------ Selected extract

While there may have been some wrongdoing or questionable behaviour occurring, much of the findings were nothing short of a hatchet job from accountancy firms paid to do their masters bidding (The Central Bank).
Nothing outlined justified pressing the nuclear button. The High Court was easily lead!


----------



## Gerry Canning (6 Oct 2014)

Cu Manager;

You are on a roll today ! 
Maybe Berehaven may not be your best Union to use , but your points are well mde.


----------



## Brendan Burgess (6 Oct 2014)

Hi CU Manager

Why do you think the Central Bank singled out Berehaven? 

If they were doing this for every credit union in the country, I would accept your conspiracy theory.

But they had serious concerns about just this credit union which appears to have made a lot more bad loans than most other credit unions.

Brendan


----------



## CU Manager (6 Oct 2014)

Brendan Burgess said:


> Hi CU Manager
> 
> Why do you think the Central Bank singled out Berehaven?
> 
> ...


 
Bad loans were definitely made but when you put the tightest restrictions ever placed on a lender into a small institution like BCU and then watch the loanbook shrivel up, you can only expect the bad loans to remain and thus trigger an insolvency situation as happened here.
The Central Bank oversaw a 90% fall in the loanbook and did nothing to alleviate the cause - their own restrictions.
The percentage of bad loans would not be as high if the CU was allowed to lend normally - this is just basic arithmetic

The Central Bank has played a waiting game and is picking off credit unions in a very strategic manner. They have moved against small balance sheet CU's (Howth and Berehaven) while allowing remedial action to occur in larger CU's that the Central bank more afraid of (I won't name them but there are about a dozen).
The Central Bank has tested all the weapons bestowed upon it by the 2011 Act, first a high court directed transfer (Howth) and now a liquidation (Berehaven).
The Central Bank has at least 20 CU's in the Berehaven category but rather than fix them, they allow their balance sheets to be depleted and thus create an insolvency situation and effectively deny their members a proper service and access to credit. A responsible regulator would not conduct its business in this fashion!


----------



## Brendan Burgess (6 Oct 2014)

------------
------ Recorded data

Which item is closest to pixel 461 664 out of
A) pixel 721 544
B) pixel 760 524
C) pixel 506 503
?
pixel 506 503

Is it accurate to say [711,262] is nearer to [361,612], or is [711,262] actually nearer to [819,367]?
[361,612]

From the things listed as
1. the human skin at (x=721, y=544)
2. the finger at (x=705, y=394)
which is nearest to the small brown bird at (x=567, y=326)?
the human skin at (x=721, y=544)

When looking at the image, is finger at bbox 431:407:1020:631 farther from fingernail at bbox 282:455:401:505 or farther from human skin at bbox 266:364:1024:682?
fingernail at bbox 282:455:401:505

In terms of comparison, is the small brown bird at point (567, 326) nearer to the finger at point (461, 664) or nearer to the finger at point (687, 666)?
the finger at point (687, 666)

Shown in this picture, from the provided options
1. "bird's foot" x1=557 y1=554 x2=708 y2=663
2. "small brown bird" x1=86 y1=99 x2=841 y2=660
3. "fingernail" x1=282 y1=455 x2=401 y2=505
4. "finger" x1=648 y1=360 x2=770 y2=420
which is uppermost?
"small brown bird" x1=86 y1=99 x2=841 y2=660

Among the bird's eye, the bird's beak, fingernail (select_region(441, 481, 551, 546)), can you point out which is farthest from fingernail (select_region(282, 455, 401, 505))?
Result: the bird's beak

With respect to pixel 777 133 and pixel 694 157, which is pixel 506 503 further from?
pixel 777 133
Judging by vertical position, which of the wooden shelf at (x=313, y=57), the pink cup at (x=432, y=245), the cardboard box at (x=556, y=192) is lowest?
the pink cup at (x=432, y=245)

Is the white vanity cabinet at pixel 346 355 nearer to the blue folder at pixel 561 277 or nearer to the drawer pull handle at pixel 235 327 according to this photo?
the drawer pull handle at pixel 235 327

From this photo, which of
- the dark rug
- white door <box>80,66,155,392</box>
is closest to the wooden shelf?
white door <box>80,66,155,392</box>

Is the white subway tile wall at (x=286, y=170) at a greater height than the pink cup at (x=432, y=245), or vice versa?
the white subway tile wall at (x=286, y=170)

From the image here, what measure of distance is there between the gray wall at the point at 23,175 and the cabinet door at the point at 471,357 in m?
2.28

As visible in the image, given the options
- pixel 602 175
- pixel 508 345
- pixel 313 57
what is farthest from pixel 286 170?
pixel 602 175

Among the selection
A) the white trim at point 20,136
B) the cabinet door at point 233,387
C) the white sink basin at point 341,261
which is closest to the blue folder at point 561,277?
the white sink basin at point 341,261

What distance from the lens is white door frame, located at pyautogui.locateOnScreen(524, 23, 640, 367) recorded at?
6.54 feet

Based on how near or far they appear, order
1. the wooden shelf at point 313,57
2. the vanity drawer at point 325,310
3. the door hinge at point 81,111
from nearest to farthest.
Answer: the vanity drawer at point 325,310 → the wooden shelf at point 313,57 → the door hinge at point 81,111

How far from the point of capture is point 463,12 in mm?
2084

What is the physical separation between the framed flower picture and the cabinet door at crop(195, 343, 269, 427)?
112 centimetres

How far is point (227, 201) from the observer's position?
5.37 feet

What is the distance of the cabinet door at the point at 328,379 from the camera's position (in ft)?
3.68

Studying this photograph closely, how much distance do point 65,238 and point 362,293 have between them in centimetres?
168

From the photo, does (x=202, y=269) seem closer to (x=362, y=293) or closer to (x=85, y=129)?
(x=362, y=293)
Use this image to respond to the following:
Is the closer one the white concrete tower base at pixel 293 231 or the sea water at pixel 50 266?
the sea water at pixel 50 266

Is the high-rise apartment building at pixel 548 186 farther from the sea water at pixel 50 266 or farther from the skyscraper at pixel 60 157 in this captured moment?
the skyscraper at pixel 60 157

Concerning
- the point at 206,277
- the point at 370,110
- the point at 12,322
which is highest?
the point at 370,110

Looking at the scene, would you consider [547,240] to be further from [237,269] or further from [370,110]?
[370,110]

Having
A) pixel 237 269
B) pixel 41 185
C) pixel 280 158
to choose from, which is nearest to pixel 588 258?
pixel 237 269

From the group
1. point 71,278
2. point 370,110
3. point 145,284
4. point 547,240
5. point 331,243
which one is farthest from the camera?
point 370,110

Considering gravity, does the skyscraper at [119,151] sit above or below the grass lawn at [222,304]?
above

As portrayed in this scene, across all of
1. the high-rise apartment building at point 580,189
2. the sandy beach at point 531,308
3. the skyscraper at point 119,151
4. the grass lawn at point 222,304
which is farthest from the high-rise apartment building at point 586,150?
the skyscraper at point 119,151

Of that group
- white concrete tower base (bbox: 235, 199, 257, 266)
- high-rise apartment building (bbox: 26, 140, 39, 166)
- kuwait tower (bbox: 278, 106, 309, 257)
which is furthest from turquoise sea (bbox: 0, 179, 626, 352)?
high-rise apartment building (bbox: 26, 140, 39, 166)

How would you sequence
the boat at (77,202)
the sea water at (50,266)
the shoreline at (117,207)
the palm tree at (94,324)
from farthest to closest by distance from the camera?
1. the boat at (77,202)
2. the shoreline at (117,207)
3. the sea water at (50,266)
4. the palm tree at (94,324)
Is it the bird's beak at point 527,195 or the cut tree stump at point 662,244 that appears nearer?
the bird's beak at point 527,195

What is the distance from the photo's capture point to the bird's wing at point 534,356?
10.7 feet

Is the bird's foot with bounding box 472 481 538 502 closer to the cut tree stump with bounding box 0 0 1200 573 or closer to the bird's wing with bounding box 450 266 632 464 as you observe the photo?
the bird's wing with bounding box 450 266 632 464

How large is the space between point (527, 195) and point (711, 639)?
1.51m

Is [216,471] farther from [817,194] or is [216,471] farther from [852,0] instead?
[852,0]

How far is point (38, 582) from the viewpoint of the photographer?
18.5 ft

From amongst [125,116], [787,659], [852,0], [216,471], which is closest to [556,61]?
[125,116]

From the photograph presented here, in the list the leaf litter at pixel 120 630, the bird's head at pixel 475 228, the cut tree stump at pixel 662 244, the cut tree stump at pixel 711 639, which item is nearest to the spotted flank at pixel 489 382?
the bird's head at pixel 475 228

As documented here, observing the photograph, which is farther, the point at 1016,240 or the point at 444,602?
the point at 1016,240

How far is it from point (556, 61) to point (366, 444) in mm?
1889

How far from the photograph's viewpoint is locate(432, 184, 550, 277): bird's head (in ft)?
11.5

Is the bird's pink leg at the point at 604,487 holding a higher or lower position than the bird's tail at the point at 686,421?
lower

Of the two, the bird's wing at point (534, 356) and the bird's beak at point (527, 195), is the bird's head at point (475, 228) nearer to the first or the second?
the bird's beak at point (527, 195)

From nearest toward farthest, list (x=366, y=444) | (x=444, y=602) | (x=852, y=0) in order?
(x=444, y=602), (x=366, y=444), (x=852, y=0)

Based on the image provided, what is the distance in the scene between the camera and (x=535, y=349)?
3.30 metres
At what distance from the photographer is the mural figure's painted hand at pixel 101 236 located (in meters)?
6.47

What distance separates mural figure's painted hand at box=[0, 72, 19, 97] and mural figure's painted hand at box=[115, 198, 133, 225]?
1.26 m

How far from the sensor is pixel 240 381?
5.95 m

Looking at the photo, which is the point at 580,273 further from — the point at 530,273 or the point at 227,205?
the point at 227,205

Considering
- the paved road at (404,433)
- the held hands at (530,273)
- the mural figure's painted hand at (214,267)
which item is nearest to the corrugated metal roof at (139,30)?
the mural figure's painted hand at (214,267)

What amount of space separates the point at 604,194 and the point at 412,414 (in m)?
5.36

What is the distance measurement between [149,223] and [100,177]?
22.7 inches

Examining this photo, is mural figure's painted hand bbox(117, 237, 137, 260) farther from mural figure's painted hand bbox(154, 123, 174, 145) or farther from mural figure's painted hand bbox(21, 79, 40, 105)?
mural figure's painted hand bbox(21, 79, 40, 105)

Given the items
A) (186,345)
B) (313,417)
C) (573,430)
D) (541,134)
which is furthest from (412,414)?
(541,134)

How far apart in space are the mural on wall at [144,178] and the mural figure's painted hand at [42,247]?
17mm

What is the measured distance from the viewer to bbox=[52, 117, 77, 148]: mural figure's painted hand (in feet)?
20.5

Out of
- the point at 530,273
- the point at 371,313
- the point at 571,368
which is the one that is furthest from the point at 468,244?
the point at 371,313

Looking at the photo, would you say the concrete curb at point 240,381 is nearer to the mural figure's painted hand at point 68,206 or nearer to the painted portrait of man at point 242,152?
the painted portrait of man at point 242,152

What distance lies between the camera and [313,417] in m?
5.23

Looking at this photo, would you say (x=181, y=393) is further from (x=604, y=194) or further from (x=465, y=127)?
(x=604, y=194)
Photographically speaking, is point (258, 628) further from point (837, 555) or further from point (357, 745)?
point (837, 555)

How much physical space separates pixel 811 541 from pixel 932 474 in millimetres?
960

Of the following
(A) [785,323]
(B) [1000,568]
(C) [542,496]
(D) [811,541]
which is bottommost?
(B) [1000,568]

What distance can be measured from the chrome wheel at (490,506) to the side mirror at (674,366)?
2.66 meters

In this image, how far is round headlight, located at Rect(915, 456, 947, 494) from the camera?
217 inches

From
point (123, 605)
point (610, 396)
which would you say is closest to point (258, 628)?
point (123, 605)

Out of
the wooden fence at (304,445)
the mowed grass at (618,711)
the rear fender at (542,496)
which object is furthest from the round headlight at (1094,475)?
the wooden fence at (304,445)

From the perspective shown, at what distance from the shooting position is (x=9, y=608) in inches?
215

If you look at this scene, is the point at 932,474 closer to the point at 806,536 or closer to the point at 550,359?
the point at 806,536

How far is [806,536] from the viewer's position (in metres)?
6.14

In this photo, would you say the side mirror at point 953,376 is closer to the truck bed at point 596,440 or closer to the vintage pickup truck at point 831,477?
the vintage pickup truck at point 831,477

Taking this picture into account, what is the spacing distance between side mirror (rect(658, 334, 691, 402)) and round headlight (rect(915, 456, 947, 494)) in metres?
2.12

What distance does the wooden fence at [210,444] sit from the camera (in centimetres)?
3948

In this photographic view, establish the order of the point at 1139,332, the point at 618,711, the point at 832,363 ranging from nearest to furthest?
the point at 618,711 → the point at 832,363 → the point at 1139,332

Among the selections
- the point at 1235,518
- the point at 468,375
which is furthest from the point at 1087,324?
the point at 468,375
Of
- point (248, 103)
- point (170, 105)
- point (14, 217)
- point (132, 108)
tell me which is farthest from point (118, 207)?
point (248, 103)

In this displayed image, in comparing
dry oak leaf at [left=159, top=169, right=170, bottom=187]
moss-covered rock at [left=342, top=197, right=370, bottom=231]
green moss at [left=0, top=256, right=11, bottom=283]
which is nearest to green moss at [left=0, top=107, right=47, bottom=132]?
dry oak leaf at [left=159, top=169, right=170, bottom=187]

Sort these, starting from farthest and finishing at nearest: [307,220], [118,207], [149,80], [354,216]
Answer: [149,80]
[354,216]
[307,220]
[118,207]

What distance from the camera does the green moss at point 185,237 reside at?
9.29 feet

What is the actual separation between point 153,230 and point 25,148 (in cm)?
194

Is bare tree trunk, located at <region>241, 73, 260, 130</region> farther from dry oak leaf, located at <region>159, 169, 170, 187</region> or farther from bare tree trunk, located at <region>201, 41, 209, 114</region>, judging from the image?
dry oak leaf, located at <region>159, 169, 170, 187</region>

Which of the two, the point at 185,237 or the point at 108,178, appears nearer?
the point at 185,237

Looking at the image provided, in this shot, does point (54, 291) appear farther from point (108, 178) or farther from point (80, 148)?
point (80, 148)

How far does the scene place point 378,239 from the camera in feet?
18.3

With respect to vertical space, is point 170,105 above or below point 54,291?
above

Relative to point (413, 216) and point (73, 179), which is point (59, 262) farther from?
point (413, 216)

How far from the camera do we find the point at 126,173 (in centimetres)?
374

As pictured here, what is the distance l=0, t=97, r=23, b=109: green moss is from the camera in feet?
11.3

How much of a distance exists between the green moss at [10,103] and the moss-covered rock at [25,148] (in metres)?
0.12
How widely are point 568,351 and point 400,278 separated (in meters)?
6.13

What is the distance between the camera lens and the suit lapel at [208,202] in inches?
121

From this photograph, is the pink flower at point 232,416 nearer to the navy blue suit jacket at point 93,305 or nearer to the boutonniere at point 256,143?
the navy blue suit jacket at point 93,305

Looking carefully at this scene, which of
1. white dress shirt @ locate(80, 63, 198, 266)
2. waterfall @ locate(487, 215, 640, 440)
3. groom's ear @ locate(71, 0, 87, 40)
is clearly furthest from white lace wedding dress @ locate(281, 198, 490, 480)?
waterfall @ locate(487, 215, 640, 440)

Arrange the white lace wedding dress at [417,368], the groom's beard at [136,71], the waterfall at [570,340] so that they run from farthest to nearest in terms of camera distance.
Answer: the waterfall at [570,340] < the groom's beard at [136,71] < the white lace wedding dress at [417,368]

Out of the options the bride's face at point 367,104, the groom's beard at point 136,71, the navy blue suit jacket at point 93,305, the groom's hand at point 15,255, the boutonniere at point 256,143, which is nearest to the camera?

------------

Prompt 1: In the credit union thread, rewrite the passage between "While there may" and "are well mde.", inclusive, swapping "accountancy firms" for "auditors".
Prompt 2: In the credit union thread, which two credit unions does CU Manager name as small balance sheet credit unions that the Central Bank moved against?
Prompt 3: Continue the credit union thread from the point where it stops.

Exercise response 1:
While there may have been some wrongdoing or questionable behaviour occurring, much of the findings were nothing short of a hatchet job from auditors paid to do their masters bidding (The Central Bank).
Nothing outlined justified pressing the nuclear button. The High Court was easily lead!


----------



## Gerry Canning (6 Oct 2014)

Cu Manager;

You are on a roll today ! 
Maybe Berehaven may not be your best Union to use , but your points are well mde.

Exercise response 2: Howth and Berehaven.

Exercise response 3:
Hi CU Manager

Around half of Credit Unions are not subject to special lending restrictions. Hasn't their lending fallen dramatically as well? 



> The percentage of bad loans would not be as high if the CU was allowed to lend normally - this is just basic arithmetic



The Central Bank was rightly worried that there was not enough capital to fund the losses on the existing loans. Allowing Berehaven to make further loans, would increase the absolute losses, even if it reduced the percentage. 

As I said, the CU restrictions are excessive.  But the Credit Unions are the authors of their own misfortune.


----------



## CU Manager (6 Oct 2014)

Another point to note about the ridiculous finding that nobody was qualified to produce the accounts for the credit union is that the responsibility to present the accounts to the Board of Directors lies with the CU Manager under the Credit Union Act.
The position of Manager is now a pre-approved control function requiring the Central Bank to approve the appointment. Therefore, why has the Central Bank approved appointments of non accountants to these roles in numerous credit unions since the fitness and probity regime came into being?
They throw the cart and all into these reports to paint a picture of the "wild west" in a credit union it want to shut down but at the same time allows such "failings" to continue ion credit unions elsewhere


----------



## CU Manager (6 Oct 2014)

Brendan Burgess said:


> Hi CU Manager
> 
> Around half of Credit Unions are not subject to special lending restrictions. Hasn't their lending fallen dramatically as well? .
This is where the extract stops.